***** SOURCE TEXT *****
In general, the critics praised the Bishop's work as a significant contribution. Of it the Outlook remarked: "His account of the attitude of the Church in its political relations throughout those sad and trying times is free from any tinge of bitterness. Its narrative of the work of bishops and councils, and of the ministries of the church to the soldiers and to the slaves, deserves to be widely read for the little-known facts it records." The Churchman, of New York, declared: "The temper of Bishop Cheshire's narrative is admirable, his account of perplexing constitutional questions that arose from the relations of the Church to the Confederacy and to the Union is clear, his analysis of the issues is penetrating and acute, his conclusions will be generally accepted." The church periodicals, North and South, were unanimous in their praise of the Bishop's work. They felt he had done the American Episcopal Church a great service in preserving this phase of her history. The Church Times, of London, thought that while the book was interesting and informative, it was not fair to the northern church. Many of the reviewers considered the last chapter of the work, which discussed the reunion of the church in 1865, the most interesting and significant. The Bishop was able to write of this particular subject with intimacy, since his father had taken an active part in the reunion.

The Church in the Confederate States is Bishop Cheshire's most important historical contribution. In it his style is direct, simple, and restrained. It describes and interprets a phase of Civil War history which had never before been adequately treated, and since its publication no work on the subject has superseded it. For his information Bishop Cheshire relied almost entirely upon original sources. Some of the more personal incidents, however, were gained from actual participants in that stormy period.

On one of his visitations to Milnor Jones' missions in Watauga County, Bishop Cheshire told Jones that if he should outlive him he would see that some recognition was made of Jones' work. Many years later the Bishop fulfilled his promise by writing the volume, Milnor Jones, Deacon and Missionary. The greater part of this biography is devoted to the years 1894-1897, which Jones spent in the mountains of North Carolina. It is an interesting picture of that most unique character, and a good description of both the difficult and sometimes amusing sides of missionary work in the mountains. Although the Bishop liked and admired Jones, he did not fail to bring out his faults as well as his many virtues.
*****
DIRECTION A:
In the passage on Bishop Cheshire's writings, reproduce word for word the stretch that begins at the words "On one of his" and stops after "his many virtues.".
DIRECTION B:
According to the passage on Bishop Cheshire's writings, which London periodical judged the book unfair to the northern church?
DIRECTION C:
Continue the passage on Bishop Cheshire's writings from its last sentence.
The data that come after this point play no part in anything asked here.
***** INFORMATION GIVEN *****
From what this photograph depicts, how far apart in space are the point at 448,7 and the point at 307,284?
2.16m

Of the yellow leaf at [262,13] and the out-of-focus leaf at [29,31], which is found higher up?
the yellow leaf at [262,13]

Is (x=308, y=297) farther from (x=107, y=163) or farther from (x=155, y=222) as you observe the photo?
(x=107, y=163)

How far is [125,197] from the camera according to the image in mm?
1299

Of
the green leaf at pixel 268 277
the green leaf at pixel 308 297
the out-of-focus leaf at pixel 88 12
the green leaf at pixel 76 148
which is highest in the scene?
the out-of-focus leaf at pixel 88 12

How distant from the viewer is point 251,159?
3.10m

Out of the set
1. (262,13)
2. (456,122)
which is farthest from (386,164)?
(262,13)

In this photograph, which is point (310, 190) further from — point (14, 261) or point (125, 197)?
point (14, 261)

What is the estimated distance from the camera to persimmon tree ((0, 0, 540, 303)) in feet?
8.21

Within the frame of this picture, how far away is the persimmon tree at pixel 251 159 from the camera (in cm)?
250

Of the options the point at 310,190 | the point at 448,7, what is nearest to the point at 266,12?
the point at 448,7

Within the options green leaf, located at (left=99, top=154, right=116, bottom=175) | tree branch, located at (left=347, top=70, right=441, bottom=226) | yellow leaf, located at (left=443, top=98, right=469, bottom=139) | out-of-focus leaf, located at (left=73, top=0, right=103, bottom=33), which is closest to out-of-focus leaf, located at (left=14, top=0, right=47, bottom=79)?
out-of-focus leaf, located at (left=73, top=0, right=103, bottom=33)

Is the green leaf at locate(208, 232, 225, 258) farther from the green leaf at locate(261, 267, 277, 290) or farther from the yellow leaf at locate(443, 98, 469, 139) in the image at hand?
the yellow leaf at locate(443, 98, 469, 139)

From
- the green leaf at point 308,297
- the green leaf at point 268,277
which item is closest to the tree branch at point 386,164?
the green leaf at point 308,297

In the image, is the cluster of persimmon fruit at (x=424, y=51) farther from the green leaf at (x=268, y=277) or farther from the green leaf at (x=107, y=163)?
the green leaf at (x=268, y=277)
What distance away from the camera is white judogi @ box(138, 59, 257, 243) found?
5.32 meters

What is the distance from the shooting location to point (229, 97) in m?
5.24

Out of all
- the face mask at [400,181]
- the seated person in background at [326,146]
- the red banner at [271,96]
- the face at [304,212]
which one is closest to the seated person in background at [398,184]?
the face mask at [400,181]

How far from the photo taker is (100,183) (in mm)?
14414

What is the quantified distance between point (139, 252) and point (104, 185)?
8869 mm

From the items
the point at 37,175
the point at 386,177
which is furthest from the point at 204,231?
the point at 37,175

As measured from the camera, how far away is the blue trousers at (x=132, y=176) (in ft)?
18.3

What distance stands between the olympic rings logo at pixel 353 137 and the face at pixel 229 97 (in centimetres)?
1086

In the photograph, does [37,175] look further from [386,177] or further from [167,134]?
*****
EXPECTED OUTPUT A:
On one of his visitations to Milnor Jones' missions in Watauga County, Bishop Cheshire told Jones that if he should outlive him he would see that some recognition was made of Jones' work. Many years later the Bishop fulfilled his promise by writing the volume, Milnor Jones, Deacon and Missionary. The greater part of this biography is devoted to the years 1894-1897, which Jones spent in the mountains of North Carolina. It is an interesting picture of that most unique character, and a good description of both the difficult and sometimes amusing sides of missionary work in the mountains. Although the Bishop liked and admired Jones, he did not fail to bring out his faults as well as his many virtues.

EXPECTED OUTPUT B:
The Church Times

EXPECTED OUTPUT C:
Bishop Cheshire's last important literary work[47] was his reminiscences of personalities and incidents in North Carolina history. He gave these memories the title Nonnulla, meaning "Not Nothings." The Bishop began this book on his seventy-fifth birthday, and completed it five years later. He included in it stories and anecdotes about people and places not customarily found in the serious histories, but which are not entirely without significance "as illustrating, in an informal and familiar way, the life of our State and our people." Nonnulla is replete with human interest to North Carolinians, and contributes much to their understanding of some of the characters who helped to build their state.

In recognition of Bishop Cheshire's contributions to North Carolina history, the State Literary and Historical Association elected him its president for 1931. In his presidential address the Bishop discussed the religious provisions of the Fundamental Constitutions prepared by John Locke for the Lords Proprietors of Carolina. Although Locke's document was never put into effect, its provisions for religious freedom, in the Bishop's opinion, "perhaps found lodgment in the life of the people and attained a better development in their subsequent history."[48] While the Church of England was made the established church of the colony, liberty of conscience was permitted to all except atheists. Elaborating upon the theme of religious freedom, he demonstrated that the colonial government did not practice religious intolerance even though laws were enacted for the support of an established church.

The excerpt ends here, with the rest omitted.